Toronto Star Interview
June 10th, 2003
I was recently interviewed for an article on blogging that appears in today’s edition of The Toronto Star. There have been a number of interesting developments in blogging recently, including audblog and audioblogger for posting audio clips to your blog. This past Saturday was the First International Moblogging (Mobile Blogging) Conference in Tokyo.
CSS Menus on WebReference
May 29th, 2003
This week’s Webreference.com update by Andy King includes the Pure CSS2 Drop-down Menus I posted earlier in the week. The update includes links to examples of other hierarchical CSS menus by some talented web designers.
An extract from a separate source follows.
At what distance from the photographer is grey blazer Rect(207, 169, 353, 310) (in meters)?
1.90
Revealing Accesskey Info with CSS
May 28th, 2003
The accesskey attribute is a useful feature that allows users to navigate websites via the keyboard instead of a mouse. Unfortunately not knowing what accesskeys are associated with each link makes them of limited value. Revealing Accesskey Info is a new article demonstrating how to use the :before and :after pseudo-elements to selectively display the accesskey assignments to modern web browsers.
Pure CSS Pull Down Menus
May 26th, 2003
Building on what I thought of on Friday, I’ve created a pull-down menu using only CSS! Once again, this effect won’t work in IE, but should do so in other modern browsers.
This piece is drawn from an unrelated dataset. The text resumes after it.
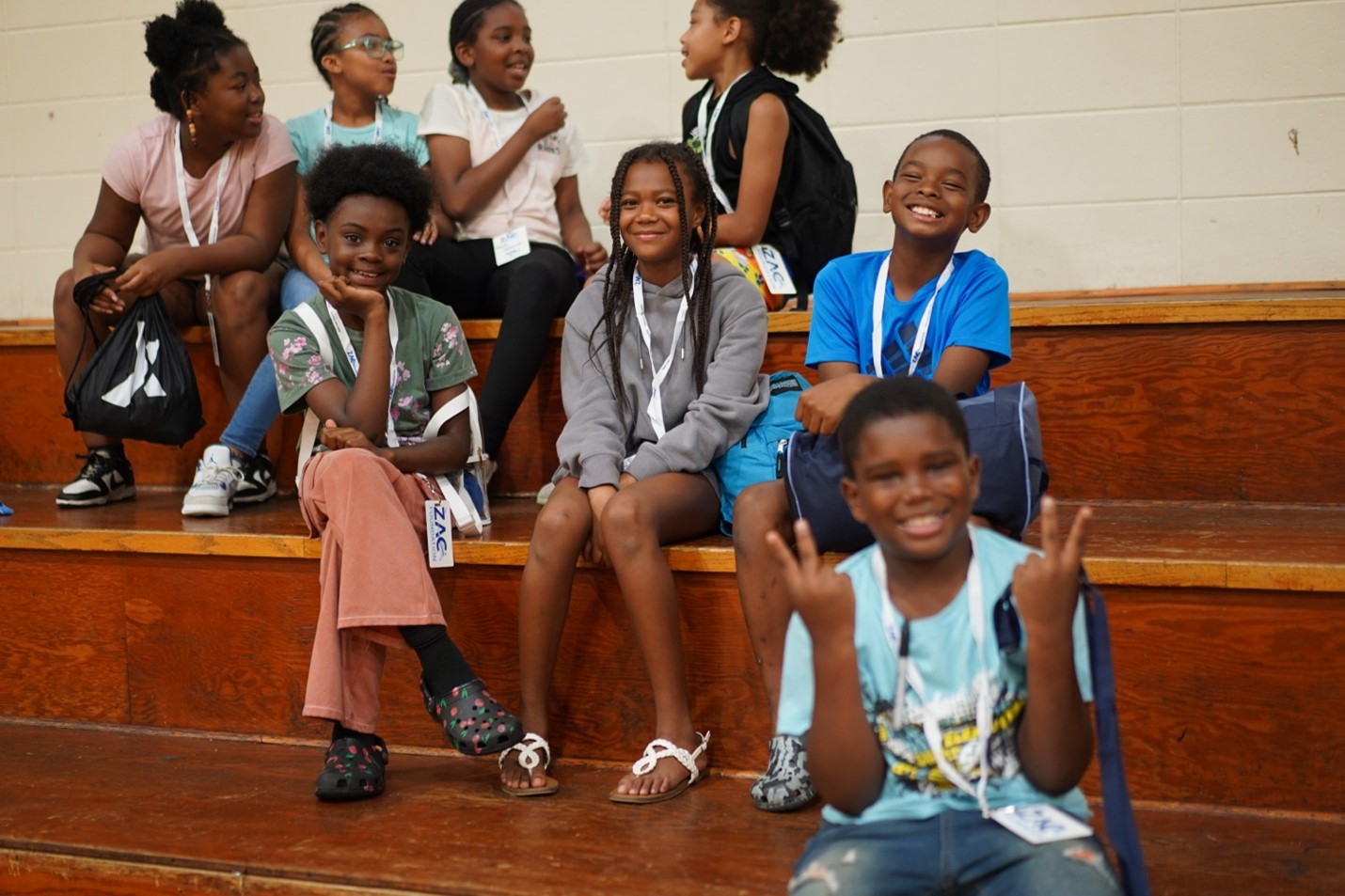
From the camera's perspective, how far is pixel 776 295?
3150 millimetres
The Search for the Missing Link
May 23rd, 2003
The Search for the Missing Link is a new article demonstrating how to use CSS pseudo-classes to help users find hard to spot links on an otherwise well designed page. This is something I thought of just this morning, and you’ll need to use the newest version of Mozilla (1.3) to get the full effect!
Update:
Thanks to Jeffrey Zeldman for the link and kind words on his website, and thanks to everyone who sent in feedback on browser support. The technique has been confirmed to work in Opera 7, Safari, and Camino.
Speed Up Your Site
February 17th, 2003
Some of my CSS techniques are featured in Andrew King’s new book Speed Up Your Site: Web Site Optimization. The product of years of research, the book shows you how to speed up your site from primarily a client-side perspective. You’ll learn how to optimize practically everything that goes into creating a web page, including (X)HTML, CSS, JavaScript, graphics, multimedia, and keywords. The book also covers the psychology of performance (response times and flow) plus advanced server-based techniques and compression.